— Stated problem —
Rewrite the change data capture text starting at "Introduction" and ending at "DWH (Data Warehouse).", renaming "deletions" to "deletes" throughout.

— Given passage —
*-*-*

SQL Server: Change Data Capture

Introduction

CDC (Change Data Capture) captures data changes caused by DML (Data Manipulation Language) statements like inserts, updates, and deletions and makes it possible to archive data changes without any additional programming. These captured changed are stored in change tables that mirror the column structure of the original, tracked, user-created source tables with additional columns that include extra metadata. With CDC no changes are required to the existing source table schemas. Several database objects are provided (stored procedures, functions, and jobs) to handle the captured changes and integrate with external systems like a DWH (Data Warehouse).

Overview

All data changes caused by inserts, updates, and deletions are saved in the transaction log file _log.ldf, which is used as a source for the change data capture process. This change data capture process is scheduled by the SQL Server Agent that executes the capture job cdc._capture. The capture job scans the transaction log every 5 seconds, processing a maximum of 1000 transactions (these numbers are based on default settings, which can be changed for performance optimalisation purposes). Take into account that there’s latency between the time that a change is committed to the source table and the time that the change appears within its associated change table as the capture process extracts data from the transaction log. Archiving changes causes huge amounts of data and therefore a cleanup job cdc._cleanup exists that removes change data from the change tables that is older than 3 days.



The CDC functionality is only supported by the Enterprise and Developer editions of SQL Server 2008 R2.

Setup

For using CDC functionality you have to go through the following steps.
  • Enable CDC for database
    Before changes to any individual table within a database can be tracked change data capture must be explicitly enabled for the database, which you can do by executing the following T-SQL script:

    EXEC sys.sp_cdc_enable_db

    After executing this T-SQL script the following database objects are created:

    Object Description
    Schema Cdc
    Tables Several tables are created using the schema “cdc”

*-*-*

— Spatial relationship rows —
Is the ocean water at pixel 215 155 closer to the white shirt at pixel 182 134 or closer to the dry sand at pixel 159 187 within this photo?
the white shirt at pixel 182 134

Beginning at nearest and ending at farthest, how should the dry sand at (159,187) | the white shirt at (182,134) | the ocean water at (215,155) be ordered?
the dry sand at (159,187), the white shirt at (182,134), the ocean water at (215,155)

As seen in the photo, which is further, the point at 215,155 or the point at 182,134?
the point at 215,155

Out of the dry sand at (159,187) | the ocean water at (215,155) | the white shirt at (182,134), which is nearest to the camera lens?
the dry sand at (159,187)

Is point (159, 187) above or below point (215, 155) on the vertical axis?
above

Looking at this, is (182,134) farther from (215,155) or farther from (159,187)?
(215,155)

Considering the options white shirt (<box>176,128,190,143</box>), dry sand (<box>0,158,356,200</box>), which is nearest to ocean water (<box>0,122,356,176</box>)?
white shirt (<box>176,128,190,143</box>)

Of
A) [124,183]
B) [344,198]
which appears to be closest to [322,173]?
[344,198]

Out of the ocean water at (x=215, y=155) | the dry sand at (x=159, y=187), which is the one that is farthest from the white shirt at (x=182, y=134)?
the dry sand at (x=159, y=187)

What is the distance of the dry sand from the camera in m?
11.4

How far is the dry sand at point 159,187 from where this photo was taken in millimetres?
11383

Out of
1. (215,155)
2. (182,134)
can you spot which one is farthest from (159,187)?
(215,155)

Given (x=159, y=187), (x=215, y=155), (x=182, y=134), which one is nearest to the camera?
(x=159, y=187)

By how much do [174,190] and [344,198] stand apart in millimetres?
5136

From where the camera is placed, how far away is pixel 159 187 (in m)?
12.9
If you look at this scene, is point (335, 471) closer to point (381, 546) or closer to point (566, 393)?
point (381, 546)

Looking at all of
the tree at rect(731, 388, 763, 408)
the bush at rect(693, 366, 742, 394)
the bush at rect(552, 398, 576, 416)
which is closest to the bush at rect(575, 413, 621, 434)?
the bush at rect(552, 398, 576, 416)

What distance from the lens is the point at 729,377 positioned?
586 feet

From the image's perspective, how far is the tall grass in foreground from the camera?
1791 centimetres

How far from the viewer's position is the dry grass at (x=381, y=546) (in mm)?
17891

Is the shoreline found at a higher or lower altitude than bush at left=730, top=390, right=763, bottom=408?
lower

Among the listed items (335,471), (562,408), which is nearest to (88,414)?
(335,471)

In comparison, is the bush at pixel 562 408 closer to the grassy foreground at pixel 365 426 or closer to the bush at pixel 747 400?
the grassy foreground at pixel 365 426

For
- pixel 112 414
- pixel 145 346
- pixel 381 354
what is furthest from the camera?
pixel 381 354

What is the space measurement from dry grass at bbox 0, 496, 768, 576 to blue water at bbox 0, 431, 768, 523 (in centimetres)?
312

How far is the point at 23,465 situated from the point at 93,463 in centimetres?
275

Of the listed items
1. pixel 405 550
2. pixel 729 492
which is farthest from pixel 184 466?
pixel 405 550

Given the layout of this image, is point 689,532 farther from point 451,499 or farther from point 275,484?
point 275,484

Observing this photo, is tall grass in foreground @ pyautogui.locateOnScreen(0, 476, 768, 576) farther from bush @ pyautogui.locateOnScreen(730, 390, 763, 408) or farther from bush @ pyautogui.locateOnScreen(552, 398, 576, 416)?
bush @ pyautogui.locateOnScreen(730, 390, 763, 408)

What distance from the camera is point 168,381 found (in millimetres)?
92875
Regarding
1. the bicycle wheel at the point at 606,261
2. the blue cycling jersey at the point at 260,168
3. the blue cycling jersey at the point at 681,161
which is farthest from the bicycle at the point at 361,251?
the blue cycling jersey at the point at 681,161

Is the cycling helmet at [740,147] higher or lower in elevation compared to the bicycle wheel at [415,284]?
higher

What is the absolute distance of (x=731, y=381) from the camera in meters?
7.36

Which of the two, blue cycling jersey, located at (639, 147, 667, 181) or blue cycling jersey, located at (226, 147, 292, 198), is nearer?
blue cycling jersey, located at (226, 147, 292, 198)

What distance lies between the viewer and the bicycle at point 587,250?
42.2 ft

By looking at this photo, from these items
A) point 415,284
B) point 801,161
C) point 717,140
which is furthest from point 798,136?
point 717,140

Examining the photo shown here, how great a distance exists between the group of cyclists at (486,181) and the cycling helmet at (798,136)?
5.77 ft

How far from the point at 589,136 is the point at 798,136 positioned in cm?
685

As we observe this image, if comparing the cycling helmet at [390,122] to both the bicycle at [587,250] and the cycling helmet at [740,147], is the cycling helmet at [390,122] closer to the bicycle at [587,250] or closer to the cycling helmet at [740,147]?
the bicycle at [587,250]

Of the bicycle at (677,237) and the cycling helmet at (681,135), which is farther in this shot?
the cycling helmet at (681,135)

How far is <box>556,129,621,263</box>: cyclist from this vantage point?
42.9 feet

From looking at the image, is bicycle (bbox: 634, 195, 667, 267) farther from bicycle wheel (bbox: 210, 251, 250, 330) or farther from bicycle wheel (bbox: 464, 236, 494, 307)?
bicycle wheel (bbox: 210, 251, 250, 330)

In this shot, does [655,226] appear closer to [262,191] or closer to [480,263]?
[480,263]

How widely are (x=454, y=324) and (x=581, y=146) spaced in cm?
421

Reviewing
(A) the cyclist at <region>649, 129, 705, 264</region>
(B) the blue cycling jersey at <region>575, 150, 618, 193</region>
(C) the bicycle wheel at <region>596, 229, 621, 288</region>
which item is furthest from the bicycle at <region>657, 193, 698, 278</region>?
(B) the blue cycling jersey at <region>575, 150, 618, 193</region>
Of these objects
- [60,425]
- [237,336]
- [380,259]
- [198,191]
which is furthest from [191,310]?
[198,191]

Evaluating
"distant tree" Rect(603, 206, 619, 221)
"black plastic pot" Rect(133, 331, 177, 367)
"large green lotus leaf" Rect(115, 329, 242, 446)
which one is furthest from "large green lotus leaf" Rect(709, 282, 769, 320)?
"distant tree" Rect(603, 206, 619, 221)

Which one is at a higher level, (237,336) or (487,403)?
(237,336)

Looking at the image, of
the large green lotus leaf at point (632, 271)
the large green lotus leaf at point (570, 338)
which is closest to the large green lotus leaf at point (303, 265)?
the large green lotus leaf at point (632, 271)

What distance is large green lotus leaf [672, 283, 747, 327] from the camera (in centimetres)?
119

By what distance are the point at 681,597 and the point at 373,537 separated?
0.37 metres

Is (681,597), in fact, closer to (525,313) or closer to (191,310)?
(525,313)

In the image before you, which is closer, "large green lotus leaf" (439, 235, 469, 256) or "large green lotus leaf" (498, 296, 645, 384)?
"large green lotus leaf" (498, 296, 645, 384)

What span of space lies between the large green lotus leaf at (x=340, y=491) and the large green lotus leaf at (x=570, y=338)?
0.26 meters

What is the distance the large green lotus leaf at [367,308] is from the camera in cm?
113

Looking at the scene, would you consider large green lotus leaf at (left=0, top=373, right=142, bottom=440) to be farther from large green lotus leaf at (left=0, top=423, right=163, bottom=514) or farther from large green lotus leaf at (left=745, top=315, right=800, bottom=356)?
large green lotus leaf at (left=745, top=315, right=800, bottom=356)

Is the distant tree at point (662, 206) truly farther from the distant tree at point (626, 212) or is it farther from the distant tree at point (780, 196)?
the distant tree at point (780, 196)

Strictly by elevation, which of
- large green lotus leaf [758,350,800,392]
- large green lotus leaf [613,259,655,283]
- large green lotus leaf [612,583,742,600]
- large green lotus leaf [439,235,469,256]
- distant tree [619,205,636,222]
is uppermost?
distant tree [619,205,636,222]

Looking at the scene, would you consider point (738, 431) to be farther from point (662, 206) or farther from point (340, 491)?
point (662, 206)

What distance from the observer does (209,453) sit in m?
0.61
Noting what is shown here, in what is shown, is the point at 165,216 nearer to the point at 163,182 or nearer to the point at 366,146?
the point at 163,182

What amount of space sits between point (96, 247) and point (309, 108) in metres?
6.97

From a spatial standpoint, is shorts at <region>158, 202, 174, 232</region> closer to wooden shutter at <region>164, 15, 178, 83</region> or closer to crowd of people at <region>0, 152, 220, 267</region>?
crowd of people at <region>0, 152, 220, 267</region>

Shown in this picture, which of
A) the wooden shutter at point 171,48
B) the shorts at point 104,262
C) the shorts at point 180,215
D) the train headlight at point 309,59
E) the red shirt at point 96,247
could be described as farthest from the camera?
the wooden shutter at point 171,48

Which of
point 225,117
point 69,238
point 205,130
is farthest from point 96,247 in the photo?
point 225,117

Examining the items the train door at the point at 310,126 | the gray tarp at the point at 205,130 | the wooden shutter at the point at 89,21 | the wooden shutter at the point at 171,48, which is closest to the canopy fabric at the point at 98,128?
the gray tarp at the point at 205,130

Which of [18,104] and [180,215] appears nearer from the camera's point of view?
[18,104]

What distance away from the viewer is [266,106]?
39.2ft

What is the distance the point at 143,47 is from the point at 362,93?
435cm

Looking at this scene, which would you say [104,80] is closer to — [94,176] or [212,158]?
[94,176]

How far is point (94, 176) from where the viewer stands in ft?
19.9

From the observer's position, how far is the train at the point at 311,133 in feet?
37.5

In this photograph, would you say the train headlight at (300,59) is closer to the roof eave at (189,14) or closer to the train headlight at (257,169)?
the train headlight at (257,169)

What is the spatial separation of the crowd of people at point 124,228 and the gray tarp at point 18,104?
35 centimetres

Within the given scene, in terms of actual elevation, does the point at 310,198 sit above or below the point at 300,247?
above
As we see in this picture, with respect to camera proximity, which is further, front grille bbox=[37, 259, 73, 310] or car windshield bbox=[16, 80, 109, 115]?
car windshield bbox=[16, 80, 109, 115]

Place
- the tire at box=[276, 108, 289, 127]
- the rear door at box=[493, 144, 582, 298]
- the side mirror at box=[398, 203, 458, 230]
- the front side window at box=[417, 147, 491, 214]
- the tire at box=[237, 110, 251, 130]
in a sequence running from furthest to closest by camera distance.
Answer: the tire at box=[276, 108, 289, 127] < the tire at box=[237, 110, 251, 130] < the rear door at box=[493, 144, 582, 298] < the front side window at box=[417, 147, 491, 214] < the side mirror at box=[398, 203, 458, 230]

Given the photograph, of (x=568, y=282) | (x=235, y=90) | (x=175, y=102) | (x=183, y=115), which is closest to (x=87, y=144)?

*-*-*

— Result below —
Introduction

CDC (Change Data Capture) captures data changes caused by DML (Data Manipulation Language) statements like inserts, updates, and deletes and makes it possible to archive data changes without any additional programming. These captured changed are stored in change tables that mirror the column structure of the original, tracked, user-created source tables with additional columns that include extra metadata. With CDC no changes are required to the existing source table schemas. Several database objects are provided (stored procedures, functions, and jobs) to handle the captured changes and integrate with external systems like a DWH (Data Warehouse).